Dollar, Equities mixed after global PMI data. Gold, Aud higher. RBA today

Foreign Exchange


AUD/USD:  0.9225
EUR/USD: 1.3065

Having held 1.3000 in Asia, the slightly improved EU data helped the Euro squeeze a little higher through the European session. EU unemployment came in slightly better than expected at 12.1% (v 12.3% exp) but above the previous 12.0%, while the flash PMI's, although still in contraction mode, were generally slightly improved from the previous readings:  EU manufacturing PMI for June: 48.8 (v 48.7 exp), with Germany at 48.6 (v 48.3 exp), France 48.4 (48.3 exp) and Italy, the big improver at 49.1 (exp 47.8).
 
Later in the US, the ISM manufacturing index rose more than expected to 50.9 in June, back to expansion territory and helped to generally underpin the dollar as risk sentiment improved.
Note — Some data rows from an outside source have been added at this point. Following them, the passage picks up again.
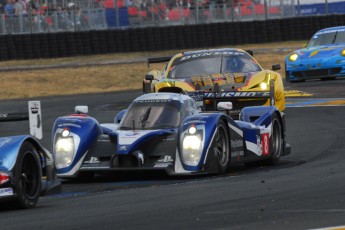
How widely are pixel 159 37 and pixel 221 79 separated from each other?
57.8ft

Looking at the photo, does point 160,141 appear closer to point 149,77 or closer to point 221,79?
point 221,79

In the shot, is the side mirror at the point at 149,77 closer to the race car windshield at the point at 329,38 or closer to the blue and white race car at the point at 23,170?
the race car windshield at the point at 329,38

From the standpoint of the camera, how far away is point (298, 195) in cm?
872

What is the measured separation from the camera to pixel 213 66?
18.7m

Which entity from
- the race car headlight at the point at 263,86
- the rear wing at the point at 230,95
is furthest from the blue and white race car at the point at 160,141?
the race car headlight at the point at 263,86

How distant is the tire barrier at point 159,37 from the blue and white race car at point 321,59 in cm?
924

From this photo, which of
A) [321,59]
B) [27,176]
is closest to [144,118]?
[27,176]

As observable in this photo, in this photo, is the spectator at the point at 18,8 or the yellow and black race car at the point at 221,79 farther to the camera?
the spectator at the point at 18,8

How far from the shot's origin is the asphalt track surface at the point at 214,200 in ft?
23.9

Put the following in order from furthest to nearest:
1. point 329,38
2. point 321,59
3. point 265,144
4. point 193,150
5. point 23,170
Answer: point 329,38 < point 321,59 < point 265,144 < point 193,150 < point 23,170

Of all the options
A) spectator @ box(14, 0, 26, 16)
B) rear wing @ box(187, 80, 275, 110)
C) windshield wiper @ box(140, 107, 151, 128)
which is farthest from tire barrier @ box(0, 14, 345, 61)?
windshield wiper @ box(140, 107, 151, 128)

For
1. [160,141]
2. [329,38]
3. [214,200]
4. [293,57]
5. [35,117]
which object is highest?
[329,38]

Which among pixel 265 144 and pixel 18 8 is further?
pixel 18 8

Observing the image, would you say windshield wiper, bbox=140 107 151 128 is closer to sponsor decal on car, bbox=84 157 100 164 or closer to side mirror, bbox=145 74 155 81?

Some caution was apparent though, ahead of Fridays NFP and US Jobs data, after the employment index declined to 48.7 from 50.1 in May, falling below 50  for the first time since September 2009.
 
For its part, Eur/Usd has had a reasonably quiet 1.3004/1.3066 range and most of the action took place elsewhere as the market now awaits the ECB rate decision on Thursday (no change expected), to be followed up by Mario Draghi's press conference, likely to be a rather dovish affair, and which today helped to limit any further Euro gains.
 
Technically there is little to add from the weekend outlook.
 
There is good buying interest in the 1.2985/1.3000 area and the Euro looks likely to hold this in the short term at least although a break would suggest a run down to 1.2940 (76.4% 1.2796/1.3415) and then 1.2900, ahead of 50% Fibo support of 1.2042/ 1.3710 at 1.2876 and weekly cloud support at 1.2840. Below here 1.2796 comes into play and should be strong support having been the 17 May low and is also the neckline of the Head/Shoulder formation that we have been watching for the last few months. A break would see much lower levels but at this stage not worth getting excited about.
 
On the topside, the short term resistance is at 1.3065, above which we would see 1.3085 (23.6% of 1.3415/1.2985) and possibly 1.3100 again. Above that would head towards 1.3147 (38.2% of 1.3415/1.2985) and then possibly 1.3200 (50%), although this looks unlikely today.
 
I still prefer selling in the 1.3100/50 area, so patience is required and while the Euro is chopping around between 1.30/1.31 there is not too much interest to become involved. Today's economic highlight will be the US Factory orders and it could be another choppy session, going nowhere fast while the market sits tight ahead of the ECB, and on Friday the NFP.